Ce qui mérite d'être retenu lors de cette réunion est que les dés sont jetés. Mais une chose est sûre : il est parmi les journalistes présents, des âmes libres, et des plumes décidées de ne jurer que par la liberté d'expression qu'ils arracheront dans une bataille qui s'annonce de sang et de larmes. « Nous avons connu les affres de la prison. On n'a pas peur du harcèlement de ce gouvernement ni de ses pratiques répressives. » commente dans la foulée Zouhaier Zouidi journaliste dans ‘'Ekher Khabar'' (dernière minute). Ces gens-là nous représentent. Ils sont les nôtres. Ils vont mener la guerre pour la liberté d'expression en solitaire si le SNJT se contentera des rencontres protocolaires et sans résultat palpable. Et ce sera contre vents et marrées. Osez prendre le large. Larguez les amarres !!

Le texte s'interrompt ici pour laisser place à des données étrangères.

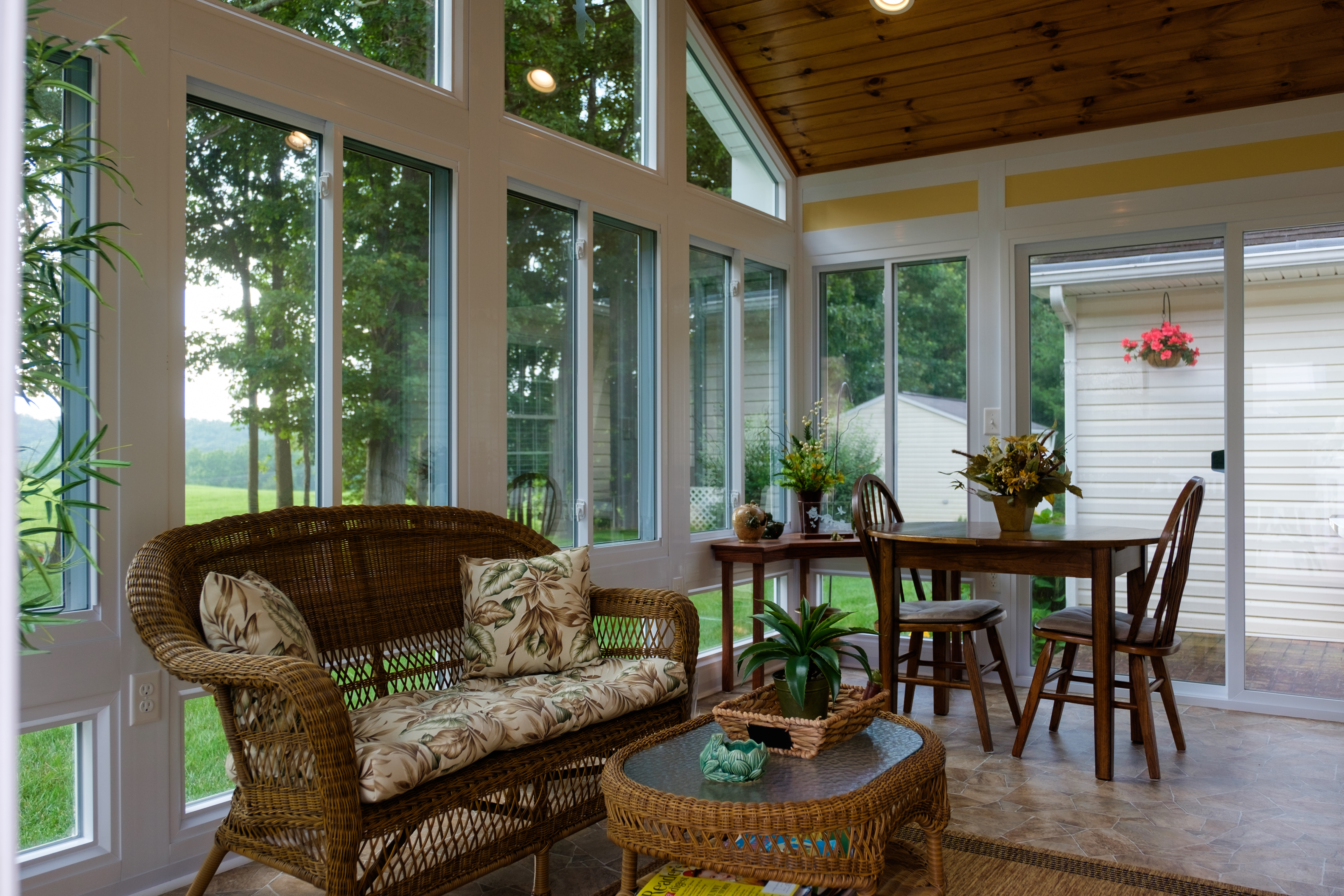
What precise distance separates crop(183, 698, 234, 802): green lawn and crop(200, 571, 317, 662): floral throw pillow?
491 mm

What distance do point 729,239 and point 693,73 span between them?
2.58 feet


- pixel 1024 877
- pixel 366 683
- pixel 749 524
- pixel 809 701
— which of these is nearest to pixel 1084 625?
pixel 1024 877

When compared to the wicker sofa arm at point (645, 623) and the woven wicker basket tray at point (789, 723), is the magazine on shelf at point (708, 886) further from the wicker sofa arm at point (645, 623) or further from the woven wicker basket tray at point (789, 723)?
the wicker sofa arm at point (645, 623)

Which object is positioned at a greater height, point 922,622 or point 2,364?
point 2,364

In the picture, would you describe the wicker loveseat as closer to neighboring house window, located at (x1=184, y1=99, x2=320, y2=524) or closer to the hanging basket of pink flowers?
neighboring house window, located at (x1=184, y1=99, x2=320, y2=524)

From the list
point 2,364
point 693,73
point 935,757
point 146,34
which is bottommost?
point 935,757

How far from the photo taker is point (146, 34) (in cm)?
238

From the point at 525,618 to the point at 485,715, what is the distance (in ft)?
1.81

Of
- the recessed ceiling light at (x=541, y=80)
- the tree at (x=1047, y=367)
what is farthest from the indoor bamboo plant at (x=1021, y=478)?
the recessed ceiling light at (x=541, y=80)

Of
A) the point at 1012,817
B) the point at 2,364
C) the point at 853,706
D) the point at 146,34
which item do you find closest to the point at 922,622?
the point at 1012,817

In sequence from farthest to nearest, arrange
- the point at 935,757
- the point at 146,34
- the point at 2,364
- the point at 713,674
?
the point at 713,674
the point at 146,34
the point at 935,757
the point at 2,364

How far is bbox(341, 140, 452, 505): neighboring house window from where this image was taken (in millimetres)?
2965

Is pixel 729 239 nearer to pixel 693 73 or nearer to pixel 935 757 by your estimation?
pixel 693 73

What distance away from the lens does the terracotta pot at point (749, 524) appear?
4422mm
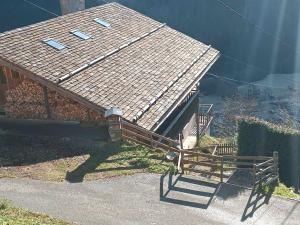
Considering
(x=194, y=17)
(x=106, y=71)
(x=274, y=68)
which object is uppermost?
(x=106, y=71)

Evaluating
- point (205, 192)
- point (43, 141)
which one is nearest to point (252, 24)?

Mona BEN GAMRA Résolutions du SNJIT
A l'issue de son Assemblée Générale Extraordinaire, le Syndicat National des journalistes tunisiens a décidé de donner au gouvernement un délai allant jusqu'au 15 septembre prochain pour répondre aux revendications des journalistes. Seulement c'est au bureau exécutif du SNJT de décider de la grève générale dans le secteur de l'information.
Le SNJT exige également le respect de la ligne éditoriale de chaque institution de presse et demande au gouvernement l'annulation des derrières nominations dans le secteur.
Il demande, en outre la séparation entre les fonctions administratives et celles liées à la rédaction et condamne le harcèlement dont sont victimes les journalistes.